The dynamical core, often referred to as the heart of atmospheric models, is responsible for numerically solving the primitive equations. The model utilizes the advanced “ENDGame” (Even Newer Dynamics for General Atmospheric Modeling of the Environment) dynamical core. The accuracy of weather predictions in NWP models heavily depends on the initial conditions, known as the analysis, which are generated through data assimilation (DA). NCMRWF adopted the advanced 4D-Var data assimilation system from the UK Met Office for operational use in April 2012. In October 2016, the NCUM data assimilation system was further upgraded to the “Hybrid 4D-Var” approach, developed under the “UM Partnership.”

In this present study, we analyzed NCUM-G products to understand the curvature of the Mocha cyclone toward the northeast; it made landfall over Myanmar, which is a very rare case after the Nargis cyclone in 2008 [24]. The number of TCs that made landfall in Myanmar coast is very limited. The NCUM global model’s output can give a better understanding of the mechanism and cause of curvature and steering flow over BIMSTEC countries.

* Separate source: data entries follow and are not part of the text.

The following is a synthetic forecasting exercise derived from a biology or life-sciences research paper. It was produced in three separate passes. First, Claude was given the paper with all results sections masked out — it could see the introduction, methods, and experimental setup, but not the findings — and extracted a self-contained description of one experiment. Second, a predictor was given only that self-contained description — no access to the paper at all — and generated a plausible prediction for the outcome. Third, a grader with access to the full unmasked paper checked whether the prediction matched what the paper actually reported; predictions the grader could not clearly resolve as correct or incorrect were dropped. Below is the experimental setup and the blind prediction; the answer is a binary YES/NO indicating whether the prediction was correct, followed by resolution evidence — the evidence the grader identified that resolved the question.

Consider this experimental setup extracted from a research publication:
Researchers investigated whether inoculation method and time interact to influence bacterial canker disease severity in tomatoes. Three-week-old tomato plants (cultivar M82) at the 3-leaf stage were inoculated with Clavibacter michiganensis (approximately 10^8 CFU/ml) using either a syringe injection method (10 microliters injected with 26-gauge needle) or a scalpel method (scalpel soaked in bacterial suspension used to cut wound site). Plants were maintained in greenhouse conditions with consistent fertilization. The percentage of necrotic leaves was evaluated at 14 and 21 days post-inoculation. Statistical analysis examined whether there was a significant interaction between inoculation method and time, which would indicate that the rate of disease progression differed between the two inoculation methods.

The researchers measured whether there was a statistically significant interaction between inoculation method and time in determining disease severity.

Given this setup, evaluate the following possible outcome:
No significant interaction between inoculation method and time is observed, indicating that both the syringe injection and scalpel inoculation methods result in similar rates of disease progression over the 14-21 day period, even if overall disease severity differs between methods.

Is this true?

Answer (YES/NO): YES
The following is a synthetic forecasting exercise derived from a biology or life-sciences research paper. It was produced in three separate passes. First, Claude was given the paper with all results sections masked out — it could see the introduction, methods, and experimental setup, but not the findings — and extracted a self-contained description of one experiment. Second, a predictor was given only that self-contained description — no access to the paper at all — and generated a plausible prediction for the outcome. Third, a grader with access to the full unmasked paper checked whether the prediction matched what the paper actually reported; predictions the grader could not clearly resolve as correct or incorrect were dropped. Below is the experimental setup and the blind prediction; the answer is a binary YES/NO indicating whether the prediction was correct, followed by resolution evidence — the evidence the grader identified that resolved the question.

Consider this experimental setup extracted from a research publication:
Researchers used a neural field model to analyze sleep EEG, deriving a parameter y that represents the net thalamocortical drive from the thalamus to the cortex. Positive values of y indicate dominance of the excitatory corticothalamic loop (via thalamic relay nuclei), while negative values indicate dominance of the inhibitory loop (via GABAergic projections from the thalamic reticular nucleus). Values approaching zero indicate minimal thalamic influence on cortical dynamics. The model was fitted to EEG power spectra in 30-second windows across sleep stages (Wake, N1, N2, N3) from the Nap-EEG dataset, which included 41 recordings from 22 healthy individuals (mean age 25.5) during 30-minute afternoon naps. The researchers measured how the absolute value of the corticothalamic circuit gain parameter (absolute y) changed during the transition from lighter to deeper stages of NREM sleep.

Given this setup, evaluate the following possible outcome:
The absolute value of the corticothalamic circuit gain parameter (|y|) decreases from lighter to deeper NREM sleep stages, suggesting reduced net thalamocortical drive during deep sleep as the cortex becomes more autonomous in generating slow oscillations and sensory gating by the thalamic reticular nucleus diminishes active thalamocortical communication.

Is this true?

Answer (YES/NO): YES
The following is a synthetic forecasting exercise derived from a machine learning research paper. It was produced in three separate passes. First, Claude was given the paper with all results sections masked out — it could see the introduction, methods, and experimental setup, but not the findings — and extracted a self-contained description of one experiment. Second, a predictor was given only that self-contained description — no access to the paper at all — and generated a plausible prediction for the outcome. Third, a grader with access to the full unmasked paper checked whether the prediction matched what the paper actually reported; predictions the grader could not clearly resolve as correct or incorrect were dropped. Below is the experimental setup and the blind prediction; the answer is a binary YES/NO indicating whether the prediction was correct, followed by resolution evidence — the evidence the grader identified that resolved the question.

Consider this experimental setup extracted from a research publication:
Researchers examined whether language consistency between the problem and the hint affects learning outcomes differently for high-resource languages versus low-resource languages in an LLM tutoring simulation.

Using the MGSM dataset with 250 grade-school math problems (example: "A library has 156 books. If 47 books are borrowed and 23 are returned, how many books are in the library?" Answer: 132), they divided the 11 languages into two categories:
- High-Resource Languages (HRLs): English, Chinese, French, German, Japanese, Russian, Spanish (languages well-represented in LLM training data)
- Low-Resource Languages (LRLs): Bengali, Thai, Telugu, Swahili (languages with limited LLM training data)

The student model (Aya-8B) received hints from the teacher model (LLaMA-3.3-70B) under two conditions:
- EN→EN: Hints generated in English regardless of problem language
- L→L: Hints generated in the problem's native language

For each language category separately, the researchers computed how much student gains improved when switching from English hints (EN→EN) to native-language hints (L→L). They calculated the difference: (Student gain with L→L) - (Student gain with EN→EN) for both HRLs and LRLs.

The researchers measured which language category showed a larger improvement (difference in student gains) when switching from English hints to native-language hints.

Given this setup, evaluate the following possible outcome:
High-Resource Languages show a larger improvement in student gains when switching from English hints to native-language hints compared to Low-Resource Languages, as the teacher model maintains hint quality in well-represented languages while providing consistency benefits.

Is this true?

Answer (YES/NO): YES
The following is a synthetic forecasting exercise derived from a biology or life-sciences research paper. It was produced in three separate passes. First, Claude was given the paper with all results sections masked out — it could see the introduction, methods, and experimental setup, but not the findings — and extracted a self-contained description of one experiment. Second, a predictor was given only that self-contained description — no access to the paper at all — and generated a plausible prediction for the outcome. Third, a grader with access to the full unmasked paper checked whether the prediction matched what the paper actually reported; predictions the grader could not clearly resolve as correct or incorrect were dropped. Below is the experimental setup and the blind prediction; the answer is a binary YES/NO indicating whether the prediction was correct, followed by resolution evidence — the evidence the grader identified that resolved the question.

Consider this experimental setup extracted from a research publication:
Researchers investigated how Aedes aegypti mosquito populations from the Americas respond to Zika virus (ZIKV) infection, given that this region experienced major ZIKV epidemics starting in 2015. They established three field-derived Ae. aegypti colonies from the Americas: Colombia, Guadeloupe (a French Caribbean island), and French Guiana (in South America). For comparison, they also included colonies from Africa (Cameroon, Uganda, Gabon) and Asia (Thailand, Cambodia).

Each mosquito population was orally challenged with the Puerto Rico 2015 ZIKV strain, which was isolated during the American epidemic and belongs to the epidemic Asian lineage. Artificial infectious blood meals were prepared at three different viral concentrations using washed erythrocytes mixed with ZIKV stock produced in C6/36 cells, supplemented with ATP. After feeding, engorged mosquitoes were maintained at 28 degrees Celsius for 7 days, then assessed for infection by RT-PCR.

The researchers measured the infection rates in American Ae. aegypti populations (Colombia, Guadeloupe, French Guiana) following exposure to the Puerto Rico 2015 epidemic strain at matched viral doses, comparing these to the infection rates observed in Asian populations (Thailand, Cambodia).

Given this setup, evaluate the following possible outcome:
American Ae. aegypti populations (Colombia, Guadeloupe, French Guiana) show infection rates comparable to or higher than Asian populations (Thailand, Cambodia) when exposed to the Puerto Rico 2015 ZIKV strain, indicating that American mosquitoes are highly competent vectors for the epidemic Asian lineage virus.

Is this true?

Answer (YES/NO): YES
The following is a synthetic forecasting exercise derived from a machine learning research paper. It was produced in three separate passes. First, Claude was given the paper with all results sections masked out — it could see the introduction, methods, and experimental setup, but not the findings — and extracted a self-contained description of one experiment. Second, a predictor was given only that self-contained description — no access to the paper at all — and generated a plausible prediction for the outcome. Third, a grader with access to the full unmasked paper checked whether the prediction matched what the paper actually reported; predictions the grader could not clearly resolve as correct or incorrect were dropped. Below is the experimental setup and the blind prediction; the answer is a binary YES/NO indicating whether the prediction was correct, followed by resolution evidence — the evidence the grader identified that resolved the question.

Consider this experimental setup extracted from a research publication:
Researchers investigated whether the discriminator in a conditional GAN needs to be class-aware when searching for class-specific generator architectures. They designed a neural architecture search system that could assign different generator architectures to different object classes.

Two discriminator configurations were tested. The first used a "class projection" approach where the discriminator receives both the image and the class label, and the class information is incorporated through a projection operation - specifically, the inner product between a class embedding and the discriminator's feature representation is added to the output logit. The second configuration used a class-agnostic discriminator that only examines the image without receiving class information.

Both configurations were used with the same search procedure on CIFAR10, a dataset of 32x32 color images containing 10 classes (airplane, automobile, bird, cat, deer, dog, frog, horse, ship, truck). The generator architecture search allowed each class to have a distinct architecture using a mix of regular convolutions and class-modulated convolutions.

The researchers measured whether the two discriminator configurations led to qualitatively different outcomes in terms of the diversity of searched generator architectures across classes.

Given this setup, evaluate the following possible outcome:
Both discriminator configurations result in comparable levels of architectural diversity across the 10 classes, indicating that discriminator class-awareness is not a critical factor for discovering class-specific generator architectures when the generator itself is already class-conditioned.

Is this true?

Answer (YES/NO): NO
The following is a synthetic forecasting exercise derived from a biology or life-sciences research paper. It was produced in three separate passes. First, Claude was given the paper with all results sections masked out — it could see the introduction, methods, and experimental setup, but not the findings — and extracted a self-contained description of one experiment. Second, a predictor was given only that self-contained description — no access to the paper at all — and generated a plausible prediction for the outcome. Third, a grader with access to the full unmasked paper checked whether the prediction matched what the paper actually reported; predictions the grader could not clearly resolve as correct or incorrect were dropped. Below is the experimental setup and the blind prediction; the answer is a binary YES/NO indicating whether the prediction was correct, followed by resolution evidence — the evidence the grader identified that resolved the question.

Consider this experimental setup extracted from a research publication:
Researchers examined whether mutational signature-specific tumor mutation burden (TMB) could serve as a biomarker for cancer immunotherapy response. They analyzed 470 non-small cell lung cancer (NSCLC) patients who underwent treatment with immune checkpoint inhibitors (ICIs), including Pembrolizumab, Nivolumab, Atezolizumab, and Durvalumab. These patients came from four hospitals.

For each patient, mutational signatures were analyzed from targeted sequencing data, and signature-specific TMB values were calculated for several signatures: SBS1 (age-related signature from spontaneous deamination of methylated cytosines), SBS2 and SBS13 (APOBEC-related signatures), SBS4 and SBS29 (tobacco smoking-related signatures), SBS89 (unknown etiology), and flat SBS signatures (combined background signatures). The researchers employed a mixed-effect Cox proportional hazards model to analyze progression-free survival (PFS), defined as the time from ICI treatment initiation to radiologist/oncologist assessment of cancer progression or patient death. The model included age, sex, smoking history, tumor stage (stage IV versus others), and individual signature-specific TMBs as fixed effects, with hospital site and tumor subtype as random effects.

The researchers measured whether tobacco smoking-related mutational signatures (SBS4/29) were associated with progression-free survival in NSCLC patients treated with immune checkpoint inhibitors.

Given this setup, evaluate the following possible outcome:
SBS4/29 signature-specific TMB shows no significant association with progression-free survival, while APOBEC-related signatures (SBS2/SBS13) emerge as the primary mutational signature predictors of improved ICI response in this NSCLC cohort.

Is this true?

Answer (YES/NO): NO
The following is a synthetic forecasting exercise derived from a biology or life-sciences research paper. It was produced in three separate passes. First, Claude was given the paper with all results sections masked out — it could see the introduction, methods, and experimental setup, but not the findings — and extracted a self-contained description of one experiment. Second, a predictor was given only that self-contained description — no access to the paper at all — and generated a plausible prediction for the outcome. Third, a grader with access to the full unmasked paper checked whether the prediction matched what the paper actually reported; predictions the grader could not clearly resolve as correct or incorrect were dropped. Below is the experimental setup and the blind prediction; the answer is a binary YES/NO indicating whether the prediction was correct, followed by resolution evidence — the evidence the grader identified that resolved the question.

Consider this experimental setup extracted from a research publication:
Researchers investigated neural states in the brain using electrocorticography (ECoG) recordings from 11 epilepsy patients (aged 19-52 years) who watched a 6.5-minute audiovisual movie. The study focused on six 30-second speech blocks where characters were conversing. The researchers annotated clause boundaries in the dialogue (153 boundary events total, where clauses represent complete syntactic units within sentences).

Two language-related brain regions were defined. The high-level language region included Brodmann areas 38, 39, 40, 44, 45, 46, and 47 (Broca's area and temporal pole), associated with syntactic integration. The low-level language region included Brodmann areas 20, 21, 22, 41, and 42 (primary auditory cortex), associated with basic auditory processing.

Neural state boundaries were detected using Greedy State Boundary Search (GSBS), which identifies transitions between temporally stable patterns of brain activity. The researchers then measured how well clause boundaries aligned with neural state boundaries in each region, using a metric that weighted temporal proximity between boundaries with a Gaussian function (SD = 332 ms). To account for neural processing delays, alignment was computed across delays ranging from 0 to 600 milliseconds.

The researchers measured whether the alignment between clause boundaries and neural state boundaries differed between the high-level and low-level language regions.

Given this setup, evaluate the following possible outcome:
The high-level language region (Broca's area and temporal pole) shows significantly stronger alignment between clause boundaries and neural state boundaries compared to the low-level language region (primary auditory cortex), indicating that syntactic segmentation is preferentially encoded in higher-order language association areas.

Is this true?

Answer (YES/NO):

The merged rainfall dataset followed by Mitra et al. [25] was used to validate the rainfall. For upper air observations, radiosonde datasets at Chittagong meteorological station at latitude/longitude of 22.35° N; 91.81° E were used for the validations of the NCUM analysis and forecast. However, IMD’s best tracks and CIRA (https://rammb.cira.colostate.edu/ accessed on 2 January 2025) were used for validation.

TCHP is a measure of the ocean’s heat content, calculated by integrating the heating from the surface down to the depth where the temperature reaches 26 °C, referred to as D26 [26]. For the TCHP computation, we utilized ocean temperature and salinity datasets from the Copernicus Marine Service (https://doi.org/10.48670/moi-00016 accessed on 2 January 2025). This analysis product, with a spatial resolution of 1/12 degree, provides 10-day three-dimensional global ocean forecasts that are updated on a daily basis. For the atmospheric variables, including 10 m wind speed and relative humidity, we used ECMWF ERA5 reanalysis data [27]. The dataset, initially available at a 0.25° spatial resolution with an hourly temporal resolution, has been converted to a daily mean. This study uses daily SST data from NOAA OISST v2.0, which is provided at a 0.25° spatial resolution [28].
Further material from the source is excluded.